2. PL Engineering is not responsible for whether technical documents supplied to it by the client or on his behalf violate existing copyrights, industrial property rights or other rights of third parties. The client is solely liable if the rights of third parties are infringed by the execution of his order. The client must indemnify PL Engineering against all third-party claims for such infringement. Para. 8 remains untouched.

§ 13 termination

1. Contracts may be terminated at any time with a notice period of 20 days to the end of the month. The aforementioned termination right is not entitled to PL Engineering if it provides work services.

2. The termination of contracts for good cause is possible at any time.

3. In the cases of termination according to paragraphs 1 and 2, the client has to pay the agreed remuneration less the proportionate remuneration for the agreed scope of services, which was saved by the termination. In addition, PL Engineering is entitled to compensation for the services and expenses incurred in connection with the termination - including in the relationship of PL Engineering to third parties.

4. If the termination occurs for reasons for which PL Engineering is responsible, PL Engineering shall only be entitled to compensation for the services rendered up to that point in so far as they can be used by the client.

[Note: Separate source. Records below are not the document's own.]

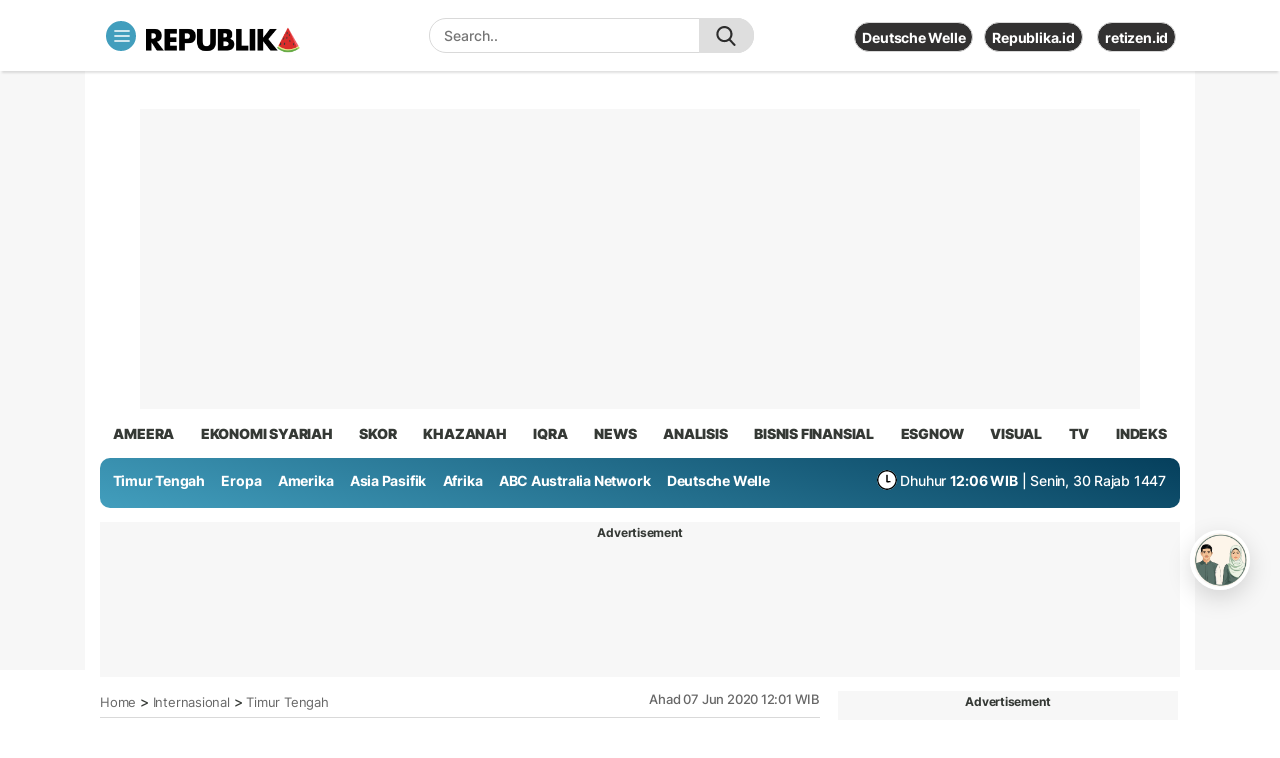

--- FILE ---
content_type: text/html; charset=utf-8
request_url: https://www.google.com/recaptcha/api2/aframe
body_size: 250
content:
<!DOCTYPE HTML><html><head><meta http-equiv="content-type" content="text/html; charset=UTF-8"></head><body><script nonce="H1LO95RqKf8LH3g4gWHFSg">/** Anti-fraud and anti-abuse applications only. See google.com/recaptcha */ try{var clients={'sodar':'https://pagead2.googlesyndication.com/pagead/sodar?'};window.addEventListener("message",function(a){try{if(a.source===window.parent){var b=JSON.parse(a.data);var c=clients[b['id']];if(c){var d=document.createElement('img');d.src=c+b['params']+'&rc='+(localStorage.getItem("rc::a")?sessionStorage.getItem("rc::b"):"");window.document.body.appendChild(d);sessionStorage.setItem("rc::e",parseInt(sessionStorage.getItem("rc::e")||0)+1);localStorage.setItem("rc::h",'1768785239532');}}}catch(b){}});window.parent.postMessage("_grecaptcha_ready", "*");}catch(b){}</script></body></html>

--- FILE ---
content_type: application/javascript; charset=utf-8
request_url: https://fundingchoicesmessages.google.com/f/AGSKWxUtQDb2qiwXIthJn3HZlQ-YAzXz53pGaAofYS3MY6SKWXCCWrtq-gwTx-JIl_VeGMdwGvob-xntzA-G5wjXQk2Njcvh1cK8_y3BhP9r9VUVs800C-3d9ZFBRCtXLcdls505BqLff6LVHqlomk7mjE1yM4J4qQp8O5ReHt5PD67ZRuBIRhOIYHQCo3gy/_/ads_server_&ad_revenue=/lazyad-.swf?link=http/banner460x80.
body_size: -1289
content:
window['212d0547-7067-40d9-8784-c8d411854b21'] = true;

--- FILE ---
content_type: image/svg+xml
request_url: https://static.republika.co.id/files/republika2023/images/icon/icon-user.svg
body_size: 536
content:
<?xml version="1.0" encoding="utf-8"?>
<!-- Generator: Adobe Illustrator 24.3.0, SVG Export Plug-In . SVG Version: 6.00 Build 0)  -->
<svg version="1.1" id="Layer_1" xmlns="http://www.w3.org/2000/svg" xmlns:xlink="http://www.w3.org/1999/xlink" x="0px" y="0px"
	 viewBox="0 0 512 512" style="enable-background:new 0 0 512 512;" xml:space="preserve">
<style type="text/css">
	.st0{opacity:0.8;}
</style>
<g class="st0">
	<g>
		<path d="M256,0C114.6,0,0,114.6,0,256c0,141.4,114.6,256,256,256s256-114.6,256-256C512,114.6,397.4,0,256,0z M256.8,376.8
			L256.8,376.8l-1.6,0H145.9c0-80,70.2-79.9,85.8-100.9l1.8-9.5c-21.9-11.1-37.4-37.9-37.4-69.1c0-41.2,26.8-74.6,59.9-74.6
			s59.9,33.4,59.9,74.6c0,31-15.2,57.6-36.8,68.9l2,10.8c17.1,19.9,85,21.2,85,99.8H256.8z"/>
	</g>
</g>
</svg>
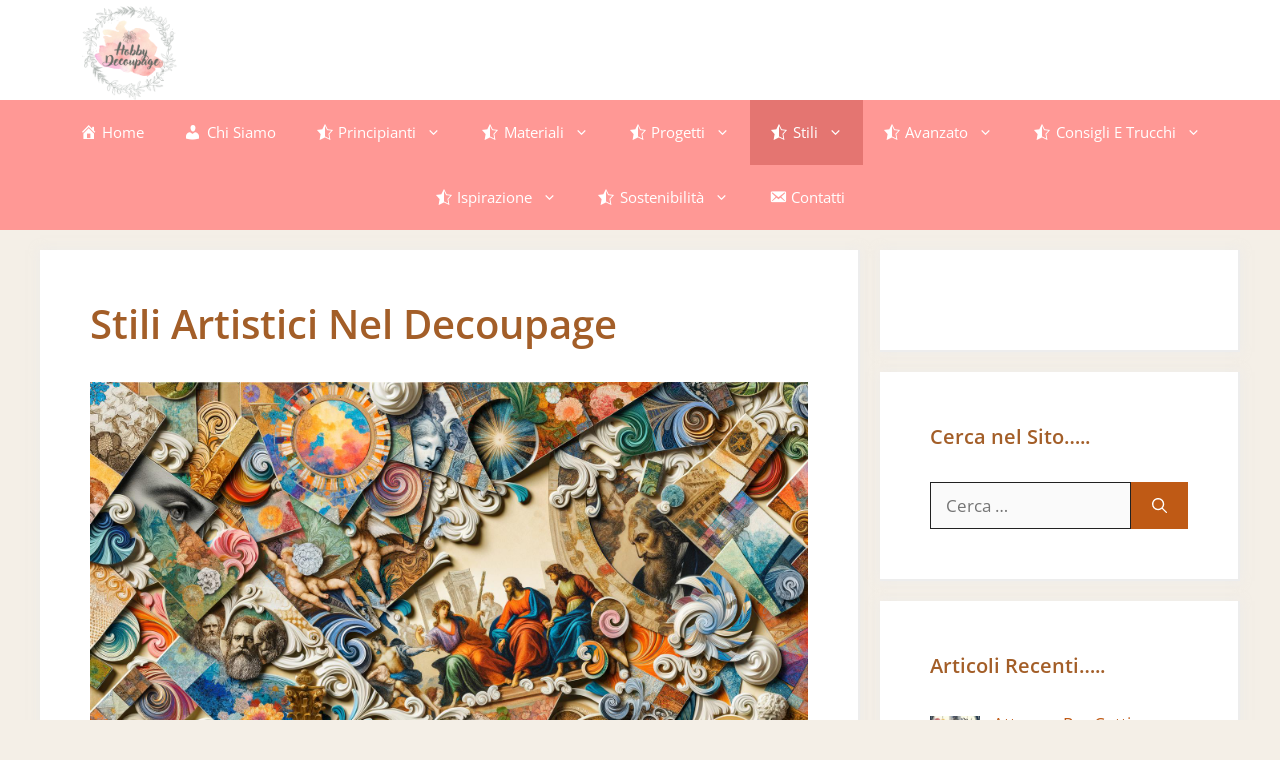

--- FILE ---
content_type: text/html; charset=utf-8
request_url: https://www.google.com/recaptcha/api2/aframe
body_size: 267
content:
<!DOCTYPE HTML><html><head><meta http-equiv="content-type" content="text/html; charset=UTF-8"></head><body><script nonce="9058xwd7PIJafKNw68TRPA">/** Anti-fraud and anti-abuse applications only. See google.com/recaptcha */ try{var clients={'sodar':'https://pagead2.googlesyndication.com/pagead/sodar?'};window.addEventListener("message",function(a){try{if(a.source===window.parent){var b=JSON.parse(a.data);var c=clients[b['id']];if(c){var d=document.createElement('img');d.src=c+b['params']+'&rc='+(localStorage.getItem("rc::a")?sessionStorage.getItem("rc::b"):"");window.document.body.appendChild(d);sessionStorage.setItem("rc::e",parseInt(sessionStorage.getItem("rc::e")||0)+1);localStorage.setItem("rc::h",'1768984942889');}}}catch(b){}});window.parent.postMessage("_grecaptcha_ready", "*");}catch(b){}</script></body></html>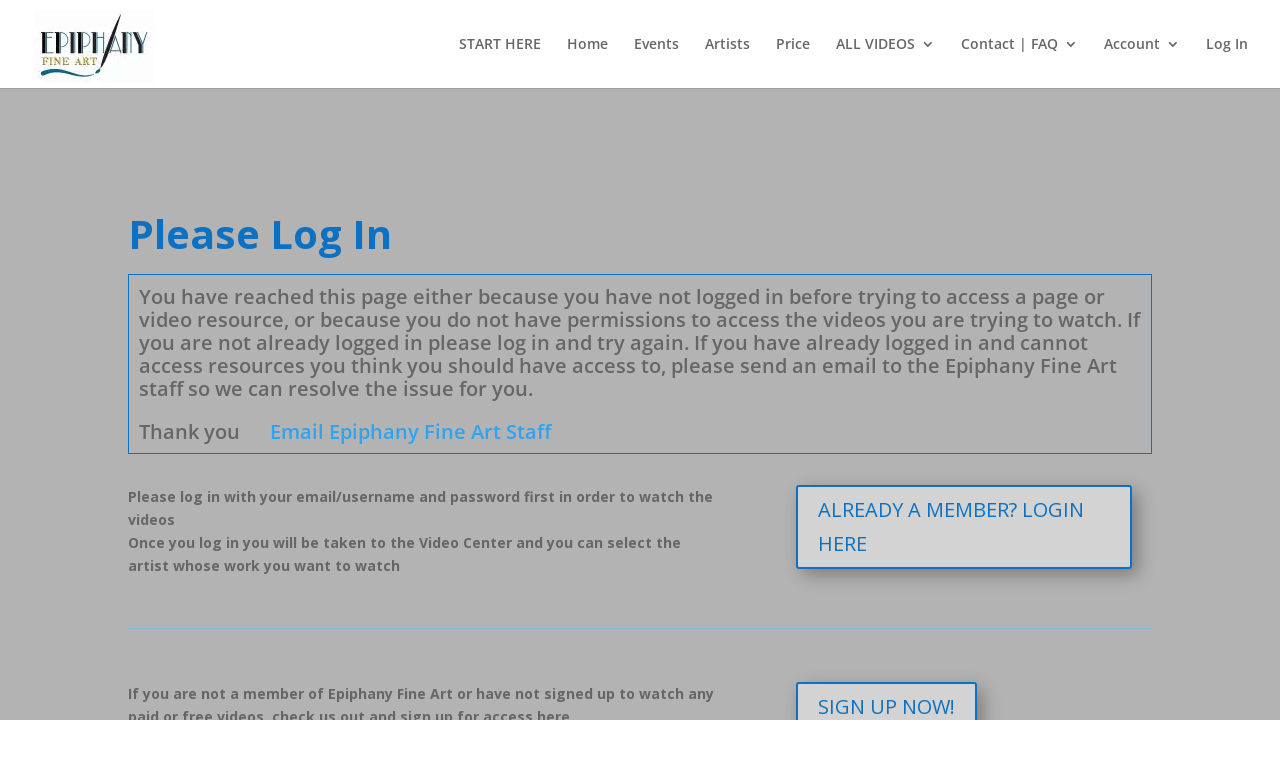

--- FILE ---
content_type: text/css
request_url: https://epiphanyfineart.com/wp-content/et-cache/6794/et-core-unified-deferred-6794.min.css?ver=1768840655
body_size: 1962
content:
.et_pb_section_0.et_pb_section{padding-top:100px;padding-right:0px;padding-bottom:60px;padding-left:0px;background-color:#b3b3b3!important}.et_pb_text_0 h1{font-weight:700;font-size:40px;color:#0C71C3!important}.et_pb_text_0 h2{font-weight:700;font-size:36px;color:#7272ff!important;line-height:1.3em}.et_pb_text_0{margin-bottom:10px!important}.et_pb_text_1{font-weight:600;font-size:20px;border-width:1px;border-color:#0C71C3;padding-top:10px!important;padding-right:10px!important;padding-bottom:10px!important;padding-left:10px!important}.et_pb_row_1.et_pb_row,.et_pb_row_3.et_pb_row{margin-top:-20px!important}.et_pb_button_0_wrapper,.et_pb_button_1_wrapper{margin-right:20px!important;margin-left:20px!important}body #page-container .et_pb_section .et_pb_button_0,body #page-container .et_pb_section .et_pb_button_1{color:#0C71C3!important;border-color:#0C71C3;background-color:#d3d3d3}body #page-container .et_pb_section .et_pb_button_0:hover,body #page-container .et_pb_section .et_pb_button_1:hover{letter-spacing:2px!important}.et_pb_button_0,.et_pb_button_1{box-shadow:6px 6px 18px 0px rgba(0,0,0,0.3);transition:letter-spacing 300ms ease 0ms}.et_pb_button_0,.et_pb_button_0:after,.et_pb_button_1,.et_pb_button_1:after{transition:all 300ms ease 0ms}.et_pb_divider_0:before{border-top-color:#7EBEC5}@media only screen and (max-width:980px){body #page-container .et_pb_section .et_pb_button_0:after,body #page-container .et_pb_section .et_pb_button_1:after{display:inline-block;opacity:0}body #page-container .et_pb_section .et_pb_button_0:hover:after,body #page-container .et_pb_section .et_pb_button_1:hover:after{opacity:1}}@media only screen and (max-width:767px){body #page-container .et_pb_section .et_pb_button_0:after,body #page-container .et_pb_section .et_pb_button_1:after{display:inline-block;opacity:0}body #page-container .et_pb_section .et_pb_button_0:hover:after,body #page-container .et_pb_section .et_pb_button_1:hover:after{opacity:1}}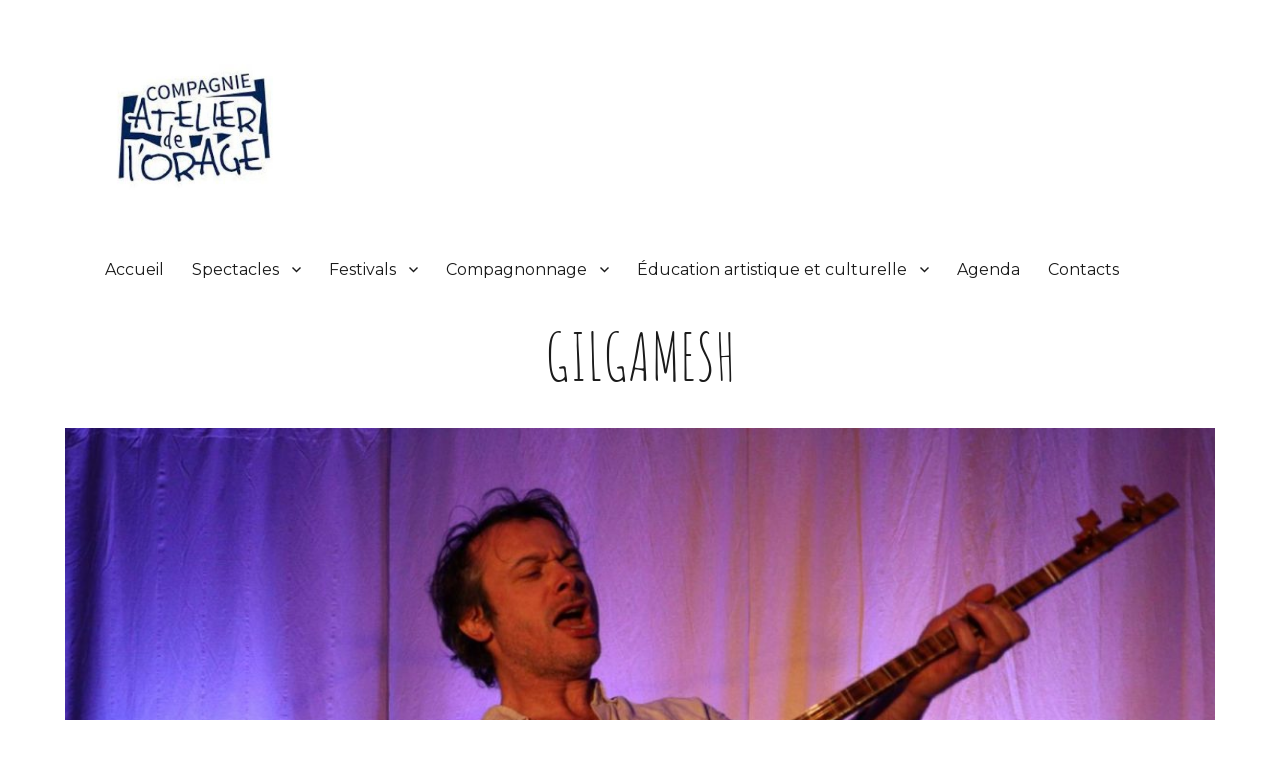

--- FILE ---
content_type: text/css
request_url: https://www.atelierdelorage.com/wp-content/uploads/elementor/css/post-7560.css?ver=1768837169
body_size: 577
content:
.elementor-7560 .elementor-element.elementor-element-b0c9204:not(.elementor-motion-effects-element-type-background), .elementor-7560 .elementor-element.elementor-element-b0c9204 > .elementor-motion-effects-container > .elementor-motion-effects-layer{background-color:#002456;}.elementor-7560 .elementor-element.elementor-element-b0c9204 > .elementor-container{max-width:1600px;}.elementor-7560 .elementor-element.elementor-element-b0c9204{transition:background 0.3s, border 0.3s, border-radius 0.3s, box-shadow 0.3s;margin-top:0px;margin-bottom:0px;padding:35px 0px 35px 0px;}.elementor-7560 .elementor-element.elementor-element-b0c9204 > .elementor-background-overlay{transition:background 0.3s, border-radius 0.3s, opacity 0.3s;}.elementor-bc-flex-widget .elementor-7560 .elementor-element.elementor-element-8ddb08c.elementor-column .elementor-widget-wrap{align-items:flex-start;}.elementor-7560 .elementor-element.elementor-element-8ddb08c.elementor-column.elementor-element[data-element_type="column"] > .elementor-widget-wrap.elementor-element-populated{align-content:flex-start;align-items:flex-start;}.elementor-7560 .elementor-element.elementor-element-8ddb08c > .elementor-element-populated{border-style:none;margin:0px 20px 0px 0px;--e-column-margin-right:20px;--e-column-margin-left:0px;}.elementor-widget-heading .elementor-heading-title{font-family:var( --e-global-typography-primary-font-family ), Sans-serif;font-weight:var( --e-global-typography-primary-font-weight );color:var( --e-global-color-primary );}.elementor-7560 .elementor-element.elementor-element-9c927ca{text-align:center;}.elementor-7560 .elementor-element.elementor-element-9c927ca .elementor-heading-title{font-family:"Open Sans", Sans-serif;font-size:16px;font-weight:700;color:#FFFFFF;}.elementor-7560 .elementor-element.elementor-element-fe4363f{text-align:center;}.elementor-7560 .elementor-element.elementor-element-fe4363f .elementor-heading-title{font-family:"Open Sans", Sans-serif;font-size:12px;font-weight:300;line-height:20px;color:#FFFFFF;}@media(min-width:768px){.elementor-7560 .elementor-element.elementor-element-8ddb08c{width:100%;}}@media(max-width:1024px){.elementor-7560 .elementor-element.elementor-element-b0c9204 > .elementor-container{max-width:650px;}.elementor-7560 .elementor-element.elementor-element-8ddb08c > .elementor-element-populated{margin:0px 0px 0px 0px;--e-column-margin-right:0px;--e-column-margin-left:0px;padding:0px 0px 0px 0px;}.elementor-7560 .elementor-element.elementor-element-fe4363f{width:var( --container-widget-width, 696px );max-width:696px;--container-widget-width:696px;--container-widget-flex-grow:0;}}@media(max-width:767px){.elementor-7560 .elementor-element.elementor-element-b0c9204 > .elementor-container{max-width:300px;}.elementor-7560 .elementor-element.elementor-element-8ddb08c > .elementor-element-populated{padding:0px 15px 0px 0px;}.elementor-7560 .elementor-element.elementor-element-fe4363f > .elementor-widget-container{padding:0px 20px 0px 0px;}}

5. All terminations always require the written form.

§ 14 Publication of documents and objects, right of retention

1. After completing an order, the client may request PL Engineering to hand over the documents and objects provided to it. PL Engineering may refuse to release it until it is satisfied with its claims under the contract, unless the withholding of individual documents and objects in accordance with the circumstances, in particular due to the relative insignificance of the sums owed, would be contrary to good faith.

2. PL Engineering may make and keep copies of copies of documents it returns to the client.

§ 15 Final Provisions

1. Contracts are concluded in writing. Subsidiary agreements are only valid if they are confirmed in writing by PL Engineering.

2. The transfer of rights and obligations under the contracts by the client to third parties requires the prior written consent of PL. Engineering.

3. If the customer is a merchant, the place of jurisdiction is PL Engineering in Heilbronn. However, PL Engineering may, at its discretion, sue the Customer at its place of business.

4. For all contractual relationships, only the law of the Federal Republic of Germany applies. The provisions of the UN Sales Convention do not apply.